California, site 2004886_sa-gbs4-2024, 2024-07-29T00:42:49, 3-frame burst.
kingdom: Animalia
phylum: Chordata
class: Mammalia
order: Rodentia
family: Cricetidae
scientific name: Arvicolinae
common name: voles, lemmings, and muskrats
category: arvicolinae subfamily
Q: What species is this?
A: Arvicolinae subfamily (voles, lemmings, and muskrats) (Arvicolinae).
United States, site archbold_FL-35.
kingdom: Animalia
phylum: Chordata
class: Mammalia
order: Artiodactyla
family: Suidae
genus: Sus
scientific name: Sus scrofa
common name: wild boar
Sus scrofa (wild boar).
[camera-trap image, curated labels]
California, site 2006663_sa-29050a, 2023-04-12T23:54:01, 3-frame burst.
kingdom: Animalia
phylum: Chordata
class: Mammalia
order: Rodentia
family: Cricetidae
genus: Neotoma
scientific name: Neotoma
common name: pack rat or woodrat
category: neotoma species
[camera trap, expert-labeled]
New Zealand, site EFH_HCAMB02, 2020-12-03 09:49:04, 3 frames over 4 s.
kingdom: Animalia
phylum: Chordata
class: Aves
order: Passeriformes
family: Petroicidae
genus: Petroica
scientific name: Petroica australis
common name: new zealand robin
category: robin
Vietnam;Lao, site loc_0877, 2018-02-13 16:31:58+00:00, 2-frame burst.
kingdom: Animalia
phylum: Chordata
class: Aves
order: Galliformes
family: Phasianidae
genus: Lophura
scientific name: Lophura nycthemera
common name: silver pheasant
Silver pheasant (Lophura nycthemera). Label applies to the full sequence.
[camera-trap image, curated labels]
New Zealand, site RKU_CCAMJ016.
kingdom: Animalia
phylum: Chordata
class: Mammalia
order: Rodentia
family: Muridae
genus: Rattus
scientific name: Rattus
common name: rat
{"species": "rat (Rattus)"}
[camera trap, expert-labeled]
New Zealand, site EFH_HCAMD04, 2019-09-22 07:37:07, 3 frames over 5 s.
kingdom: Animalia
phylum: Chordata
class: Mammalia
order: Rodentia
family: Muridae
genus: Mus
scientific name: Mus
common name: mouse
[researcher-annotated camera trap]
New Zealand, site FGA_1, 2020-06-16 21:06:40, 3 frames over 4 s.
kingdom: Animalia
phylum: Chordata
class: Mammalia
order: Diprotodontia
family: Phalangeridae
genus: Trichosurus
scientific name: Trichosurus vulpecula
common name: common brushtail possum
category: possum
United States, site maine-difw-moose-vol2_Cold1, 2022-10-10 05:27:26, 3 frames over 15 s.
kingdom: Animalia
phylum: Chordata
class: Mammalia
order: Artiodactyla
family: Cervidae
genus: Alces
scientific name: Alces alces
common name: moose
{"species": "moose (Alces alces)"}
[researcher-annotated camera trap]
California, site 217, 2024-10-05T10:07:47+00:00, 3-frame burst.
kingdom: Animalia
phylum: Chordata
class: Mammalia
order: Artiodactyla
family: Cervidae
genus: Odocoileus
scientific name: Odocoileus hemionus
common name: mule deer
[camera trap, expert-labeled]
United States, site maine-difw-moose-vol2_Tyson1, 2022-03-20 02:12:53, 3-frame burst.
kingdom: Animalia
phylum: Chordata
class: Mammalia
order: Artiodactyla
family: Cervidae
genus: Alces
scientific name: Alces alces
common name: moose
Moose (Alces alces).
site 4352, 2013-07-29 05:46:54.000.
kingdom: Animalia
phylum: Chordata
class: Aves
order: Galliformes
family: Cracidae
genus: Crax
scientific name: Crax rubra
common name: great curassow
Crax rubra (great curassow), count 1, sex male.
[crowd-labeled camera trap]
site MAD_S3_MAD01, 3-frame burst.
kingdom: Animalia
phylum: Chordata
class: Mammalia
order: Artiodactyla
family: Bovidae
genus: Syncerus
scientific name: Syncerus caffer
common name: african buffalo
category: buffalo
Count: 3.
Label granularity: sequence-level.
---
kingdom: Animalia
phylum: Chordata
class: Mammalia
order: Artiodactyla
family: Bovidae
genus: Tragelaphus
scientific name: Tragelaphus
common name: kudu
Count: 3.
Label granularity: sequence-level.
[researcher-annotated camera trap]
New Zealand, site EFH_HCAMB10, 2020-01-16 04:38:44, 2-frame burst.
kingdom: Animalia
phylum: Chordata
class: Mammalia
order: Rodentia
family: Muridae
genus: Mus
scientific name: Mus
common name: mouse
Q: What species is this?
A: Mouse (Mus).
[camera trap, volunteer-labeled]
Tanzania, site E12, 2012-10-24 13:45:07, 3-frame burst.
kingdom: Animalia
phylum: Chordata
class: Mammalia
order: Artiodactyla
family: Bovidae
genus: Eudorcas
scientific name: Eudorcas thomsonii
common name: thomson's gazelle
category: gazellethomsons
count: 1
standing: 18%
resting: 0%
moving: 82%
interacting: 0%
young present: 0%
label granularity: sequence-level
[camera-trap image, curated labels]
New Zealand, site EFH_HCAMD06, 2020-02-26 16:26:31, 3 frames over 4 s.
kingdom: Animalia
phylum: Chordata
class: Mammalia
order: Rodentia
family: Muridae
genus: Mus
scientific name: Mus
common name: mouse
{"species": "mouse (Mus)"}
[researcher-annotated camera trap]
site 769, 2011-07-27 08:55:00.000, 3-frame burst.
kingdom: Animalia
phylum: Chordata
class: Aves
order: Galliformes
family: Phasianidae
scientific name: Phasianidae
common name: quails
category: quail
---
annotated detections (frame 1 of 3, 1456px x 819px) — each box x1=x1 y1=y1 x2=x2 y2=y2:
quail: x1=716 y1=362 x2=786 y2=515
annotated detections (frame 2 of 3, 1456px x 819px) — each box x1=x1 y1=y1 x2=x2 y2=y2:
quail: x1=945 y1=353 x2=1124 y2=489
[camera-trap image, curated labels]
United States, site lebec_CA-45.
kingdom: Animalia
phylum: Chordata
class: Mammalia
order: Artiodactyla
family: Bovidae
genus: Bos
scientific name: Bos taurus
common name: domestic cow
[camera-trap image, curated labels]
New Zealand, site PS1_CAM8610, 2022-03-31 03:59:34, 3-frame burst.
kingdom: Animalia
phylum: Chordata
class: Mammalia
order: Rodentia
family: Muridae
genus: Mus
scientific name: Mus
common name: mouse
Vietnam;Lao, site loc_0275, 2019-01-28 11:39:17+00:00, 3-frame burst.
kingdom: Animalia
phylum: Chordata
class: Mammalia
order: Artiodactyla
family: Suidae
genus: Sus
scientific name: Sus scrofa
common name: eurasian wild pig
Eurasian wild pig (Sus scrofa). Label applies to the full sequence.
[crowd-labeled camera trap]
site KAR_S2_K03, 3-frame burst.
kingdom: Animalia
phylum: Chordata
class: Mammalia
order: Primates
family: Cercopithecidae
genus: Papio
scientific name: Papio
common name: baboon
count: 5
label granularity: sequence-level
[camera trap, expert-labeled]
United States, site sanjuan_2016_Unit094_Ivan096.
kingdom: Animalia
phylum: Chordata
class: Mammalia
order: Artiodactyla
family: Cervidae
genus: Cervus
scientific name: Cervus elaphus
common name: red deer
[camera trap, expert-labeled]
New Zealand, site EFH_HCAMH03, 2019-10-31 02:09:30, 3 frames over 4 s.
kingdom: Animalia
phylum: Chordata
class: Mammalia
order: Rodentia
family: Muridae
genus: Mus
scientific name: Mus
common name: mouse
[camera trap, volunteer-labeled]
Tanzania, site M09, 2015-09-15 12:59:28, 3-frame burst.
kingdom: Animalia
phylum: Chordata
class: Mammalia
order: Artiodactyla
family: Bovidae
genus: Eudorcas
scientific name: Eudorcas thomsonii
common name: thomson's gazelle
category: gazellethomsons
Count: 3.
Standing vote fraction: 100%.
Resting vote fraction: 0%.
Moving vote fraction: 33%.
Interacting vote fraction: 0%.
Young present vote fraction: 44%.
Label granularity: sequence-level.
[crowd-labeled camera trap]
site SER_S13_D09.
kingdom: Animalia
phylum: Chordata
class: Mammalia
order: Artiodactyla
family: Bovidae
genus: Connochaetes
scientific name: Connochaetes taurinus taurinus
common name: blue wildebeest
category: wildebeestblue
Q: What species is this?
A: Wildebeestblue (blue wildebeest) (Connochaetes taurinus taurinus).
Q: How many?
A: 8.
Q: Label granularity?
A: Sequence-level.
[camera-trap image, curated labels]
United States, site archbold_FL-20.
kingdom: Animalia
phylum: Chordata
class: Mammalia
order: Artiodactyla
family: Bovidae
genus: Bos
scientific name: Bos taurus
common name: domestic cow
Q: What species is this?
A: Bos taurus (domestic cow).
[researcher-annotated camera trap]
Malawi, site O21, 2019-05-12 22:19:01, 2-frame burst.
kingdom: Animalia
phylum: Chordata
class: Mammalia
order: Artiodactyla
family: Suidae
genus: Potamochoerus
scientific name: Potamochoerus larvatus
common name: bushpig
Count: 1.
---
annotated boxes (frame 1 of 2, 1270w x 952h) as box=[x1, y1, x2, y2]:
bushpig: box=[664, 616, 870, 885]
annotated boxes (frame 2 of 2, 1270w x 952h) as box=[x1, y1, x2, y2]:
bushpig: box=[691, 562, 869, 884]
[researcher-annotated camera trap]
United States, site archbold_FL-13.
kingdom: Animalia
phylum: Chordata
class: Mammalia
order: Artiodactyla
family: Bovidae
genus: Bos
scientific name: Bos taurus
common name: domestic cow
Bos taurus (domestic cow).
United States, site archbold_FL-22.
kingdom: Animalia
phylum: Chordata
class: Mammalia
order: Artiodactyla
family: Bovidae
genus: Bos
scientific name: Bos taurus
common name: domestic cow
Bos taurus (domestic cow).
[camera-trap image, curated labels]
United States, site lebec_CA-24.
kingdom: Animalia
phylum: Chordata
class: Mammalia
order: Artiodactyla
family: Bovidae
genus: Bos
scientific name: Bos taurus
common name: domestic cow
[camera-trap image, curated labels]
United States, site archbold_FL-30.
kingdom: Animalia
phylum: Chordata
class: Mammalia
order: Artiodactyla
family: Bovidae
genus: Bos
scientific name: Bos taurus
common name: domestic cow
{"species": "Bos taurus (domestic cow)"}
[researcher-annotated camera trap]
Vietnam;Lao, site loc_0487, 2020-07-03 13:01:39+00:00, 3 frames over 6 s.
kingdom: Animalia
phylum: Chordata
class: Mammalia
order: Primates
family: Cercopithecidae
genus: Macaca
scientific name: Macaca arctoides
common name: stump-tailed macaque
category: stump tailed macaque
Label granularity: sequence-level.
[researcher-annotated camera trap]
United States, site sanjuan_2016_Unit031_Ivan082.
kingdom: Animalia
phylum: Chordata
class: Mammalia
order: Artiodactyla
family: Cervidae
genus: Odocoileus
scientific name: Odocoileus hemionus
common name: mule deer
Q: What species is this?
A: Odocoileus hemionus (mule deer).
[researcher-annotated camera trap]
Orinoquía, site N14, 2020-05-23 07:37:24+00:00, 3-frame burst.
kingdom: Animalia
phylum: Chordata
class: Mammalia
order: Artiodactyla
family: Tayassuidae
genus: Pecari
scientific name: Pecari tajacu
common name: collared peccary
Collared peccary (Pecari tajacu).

» **PROBLEM DESCRIPTION**: The response should be the listing above, limited to the lines between the one holding "common name: baboon" and the one holding "scientific name: Cervus elaphus", inclusive, reproduced exactly.

» **RESULT FOR THIS EXERCISE**:
common name: baboon
count: 5
label granularity: sequence-level
[camera trap, expert-labeled]
United States, site sanjuan_2016_Unit094_Ivan096.
kingdom: Animalia
phylum: Chordata
class: Mammalia
order: Artiodactyla
family: Cervidae
genus: Cervus
scientific name: Cervus elaphus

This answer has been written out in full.